WHAT NEEDS TO BE DONE:
Copy out the items word for word, from the very beginning down through the line containing "hood damage [24, 64, 110, 89]", including that line.

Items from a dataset
** start **

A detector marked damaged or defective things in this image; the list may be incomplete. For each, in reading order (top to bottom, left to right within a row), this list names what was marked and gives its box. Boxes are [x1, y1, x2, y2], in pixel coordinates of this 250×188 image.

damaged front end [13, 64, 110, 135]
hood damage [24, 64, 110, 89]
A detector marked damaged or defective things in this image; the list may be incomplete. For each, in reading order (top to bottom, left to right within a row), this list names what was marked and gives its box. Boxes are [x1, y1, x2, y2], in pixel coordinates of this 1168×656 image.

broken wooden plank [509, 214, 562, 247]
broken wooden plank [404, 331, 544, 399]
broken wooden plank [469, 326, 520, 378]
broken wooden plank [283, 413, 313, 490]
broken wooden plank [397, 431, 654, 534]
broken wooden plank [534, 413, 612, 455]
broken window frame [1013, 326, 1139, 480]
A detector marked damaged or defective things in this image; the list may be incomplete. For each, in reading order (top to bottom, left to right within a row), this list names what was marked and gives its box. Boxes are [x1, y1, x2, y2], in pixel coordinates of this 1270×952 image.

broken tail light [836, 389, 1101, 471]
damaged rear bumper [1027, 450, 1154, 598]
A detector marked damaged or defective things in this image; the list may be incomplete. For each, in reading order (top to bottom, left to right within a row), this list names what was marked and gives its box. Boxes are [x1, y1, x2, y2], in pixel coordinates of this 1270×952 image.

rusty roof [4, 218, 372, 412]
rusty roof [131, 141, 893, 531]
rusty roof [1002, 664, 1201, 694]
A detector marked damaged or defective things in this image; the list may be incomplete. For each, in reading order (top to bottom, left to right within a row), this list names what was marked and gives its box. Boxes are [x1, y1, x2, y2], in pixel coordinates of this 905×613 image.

** end **

FULL ANSWER:
A detector marked damaged or defective things in this image; the list may be incomplete. For each, in reading order (top to bottom, left to right within a row), this list names what was marked and gives its box. Boxes are [x1, y1, x2, y2], in pixel coordinates of this 250×188 image.

damaged front end [13, 64, 110, 135]
hood damage [24, 64, 110, 89]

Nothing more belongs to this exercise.